If the last electron enters the s-orbital, it belongs to the s-block and so is the case with the others. Hydrogen, Helium and few elements of the d and f-block are the exception to this rule.
The s-orbital can only accommodate two oppositely spinning electrons. For the Group I elements on the left side of the s-block; a single, unpaired electron enters the outer s-orbital giving a general electronic configuration of ns1 for all the elements in this group.
For the Group II elements, the second electron having opposite spin to the first enters the outermost s-orbital thus filling the orbital and giving a general electronic configuration of ns2.
Including the Hydrogen for Group I and Helium for Group II, there are 14 elements in total, seven on the either side forming part of the s-block.
The correct placement of Hydrogen (H) and Helium (He) in the periodic table is still a topic of debate. Hydrogen having an electronic configuration of 1s1 can be considered as a Group I s-block element and is placed alongside the alkali metals having the half filled general electronic configuration of ns1. It can also behave like the halogens of Group VII by accepting electrons to complete its valence shell configuration thereby attaining stable duplet state. Hydrogen is sometimes placed above Carbon in Group IV in addition to Group I and the Group VII of the periodic table.
Helium (He) can be considered as a Group II s-block occupant as its last electron enters the s-orbital but it can also be placed with the p-block elements in Group VIII having a complete shell and acting as an inert gas.
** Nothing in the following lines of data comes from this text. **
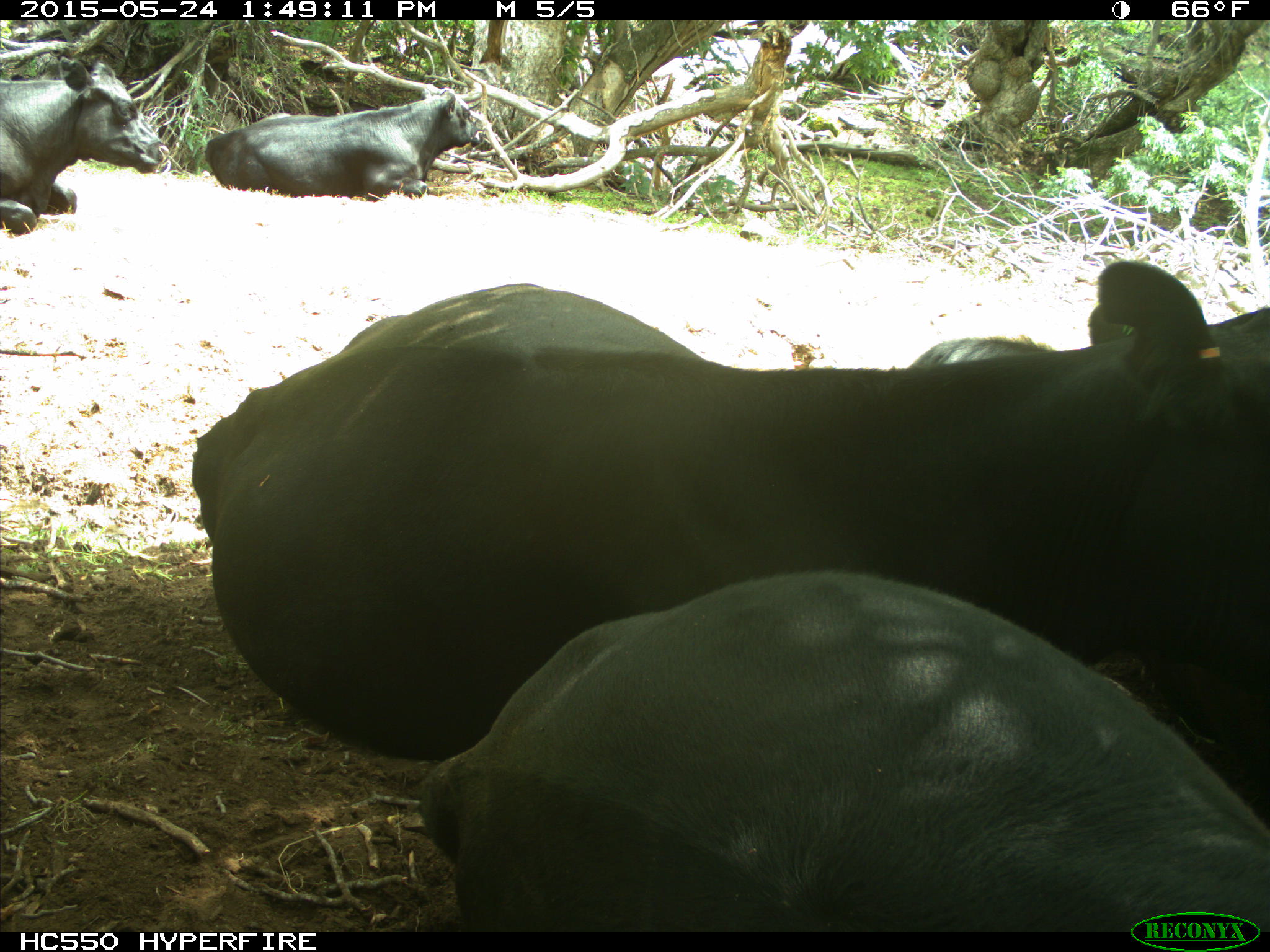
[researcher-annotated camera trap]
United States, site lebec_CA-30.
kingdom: Animalia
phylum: Chordata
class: Mammalia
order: Artiodactyla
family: Bovidae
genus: Bos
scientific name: Bos taurus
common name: domestic cow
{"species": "Bos taurus (domestic cow)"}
Therefore, based on the electronic configuration, Helium (He) is a Group II s-block element but based on the property/nature, it is a Group VII p-block element placed with the inert gases.
Due to these reasons, at times, you might find the position of Hydrogen and Helium to be repeated twice in the periodic table or they may be placed separately at the centre of the periodic table.
Group I elements excluding the Hydrogen are called the alkali metals and Group II elements excluding the Helium are known as the alkaline earth metals.
The Alkali Metals
The alkali metals are Lithium (Li), Sodium (Na), Potassium (K), Rubidium (Rb), Caesium (Cs) and Francium (Fr). The mnemonic to remember all the alkali metals of the group I is:
Little Naughty Kids Rub Cat’s Fur
The alkali metals derived their name based on their reaction with water forming hydroxides that are strong bases or alkalies.
As Naughty Kids are found in abundance on the earth so are the elements Sodium (Na) and Potassium (K) followed by Hydrogen (H), Rubidium (Rb), Lithium (Li) and Caesium (Cs). Francium (Fr) is a radioactive element having a half-life of only 21 minutes.
The Alkaline Earth Metals
The alkaline earth metals are Beryllium (Be), Magnesium (Mg), Calcium (Ca), Strontium (Sr), Barium (Ba) and Radium (Ra). The mnemonic to remember all the elements of the group II:
Beer Mugs Can Serve Bar Rats
Unlike the alkali metals, the Alkaline Earth Metals does not exist in the free elemental state but are found as compounds on the surface of the earth thereby called the alkaline earth metals. They usually occur in the oxide form namely- beryllia (BeO), magnesia (MgO), lime (CaO), strontia (SrO), and baryta (BaO). These oxides on reaction with water generate hydroxides or alkalies, except Beryllium that remains unreactive.
Concerning the elemental abundance, Calcium (Ca) and Magnesium (Mg) are the 5th and the 8th most abundant element in the earth’s crust followed by Strontium (Sr) and Barium (Ba). Beryllium (Be) and Radium (Ra) are among the rare elements found in the igneous rocks of the earth’s crust.